◆ Exercise goal ◆
Output all entries precisely and leave out the pictures.

BEGIN Dataset excerpts

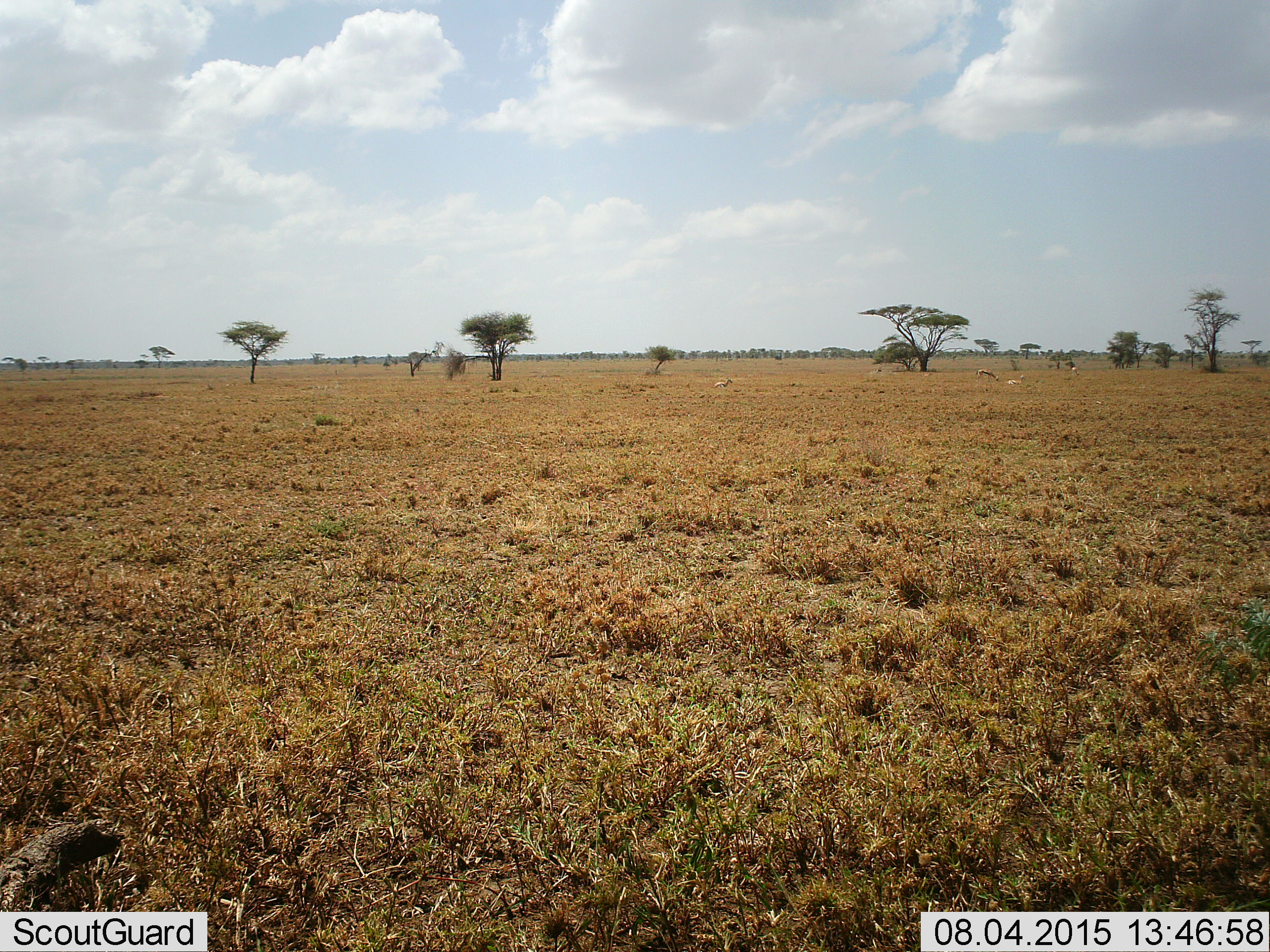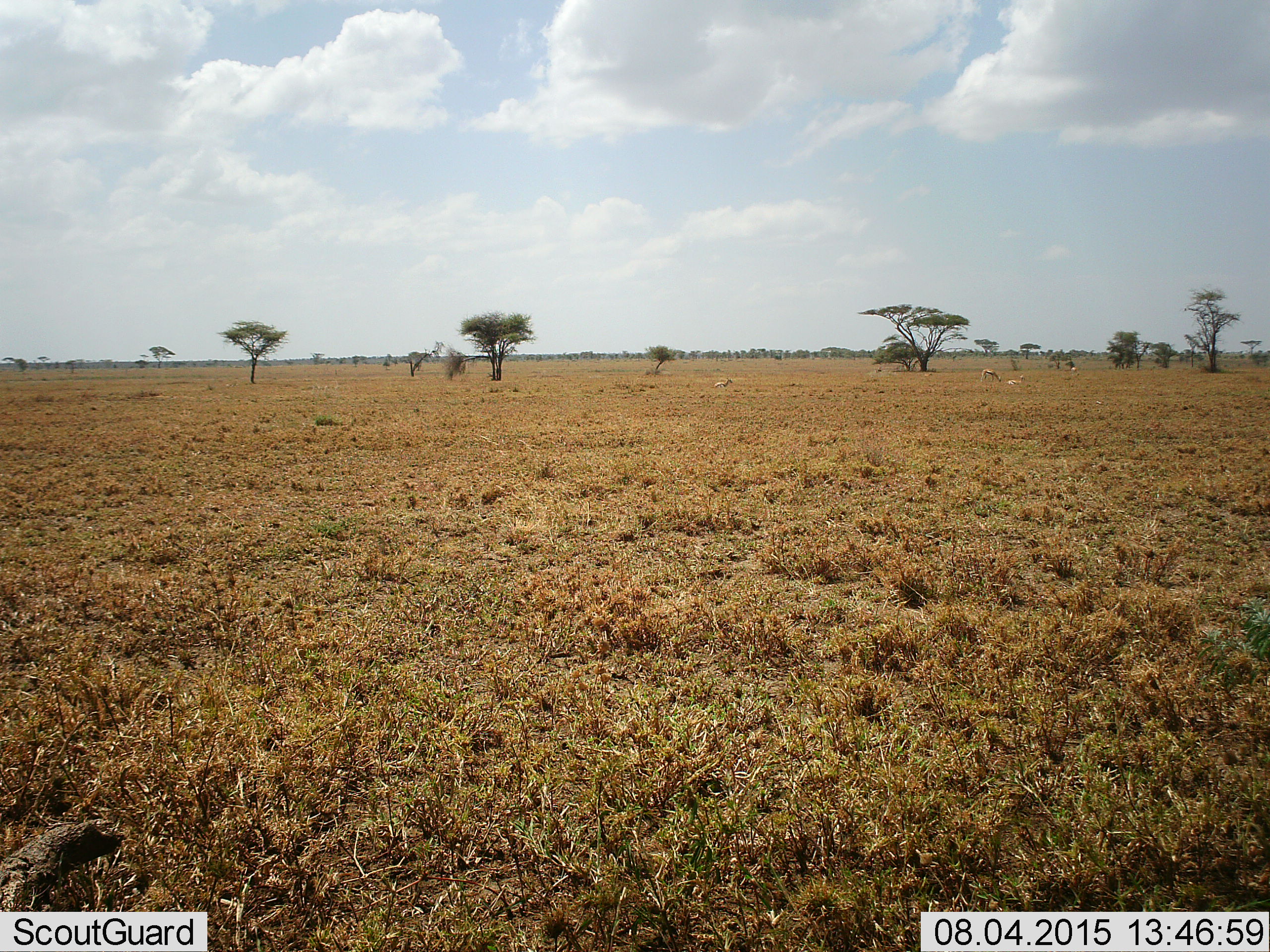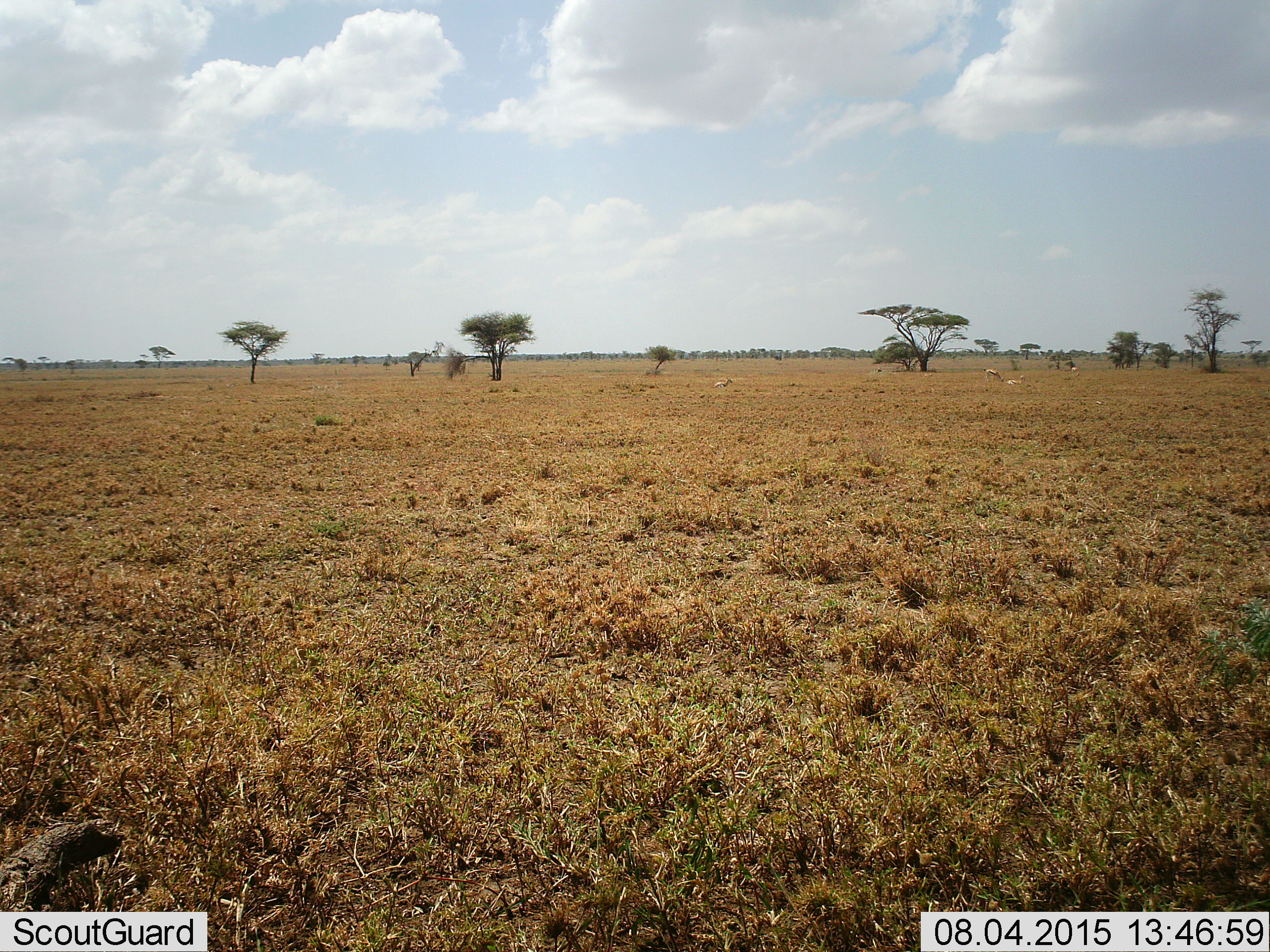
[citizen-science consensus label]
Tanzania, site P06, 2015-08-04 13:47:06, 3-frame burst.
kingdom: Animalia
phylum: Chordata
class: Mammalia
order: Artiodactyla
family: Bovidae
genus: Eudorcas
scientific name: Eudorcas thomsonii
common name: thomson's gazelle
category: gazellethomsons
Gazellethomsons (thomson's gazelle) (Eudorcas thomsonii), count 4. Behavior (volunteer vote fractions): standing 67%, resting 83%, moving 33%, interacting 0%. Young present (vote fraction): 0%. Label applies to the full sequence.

END Dataset excerpts

◆ Written answer ◆
[citizen-science consensus label]
Tanzania, site P06, 2015-08-04 13:47:06, 3-frame burst.
kingdom: Animalia
phylum: Chordata
class: Mammalia
order: Artiodactyla
family: Bovidae
genus: Eudorcas
scientific name: Eudorcas thomsonii
common name: thomson's gazelle
category: gazellethomsons
Gazellethomsons (thomson's gazelle) (Eudorcas thomsonii), count 4. Behavior (volunteer vote fractions): standing 67%, resting 83%, moving 33%, interacting 0%. Young present (vote fraction): 0%. Label applies to the full sequence.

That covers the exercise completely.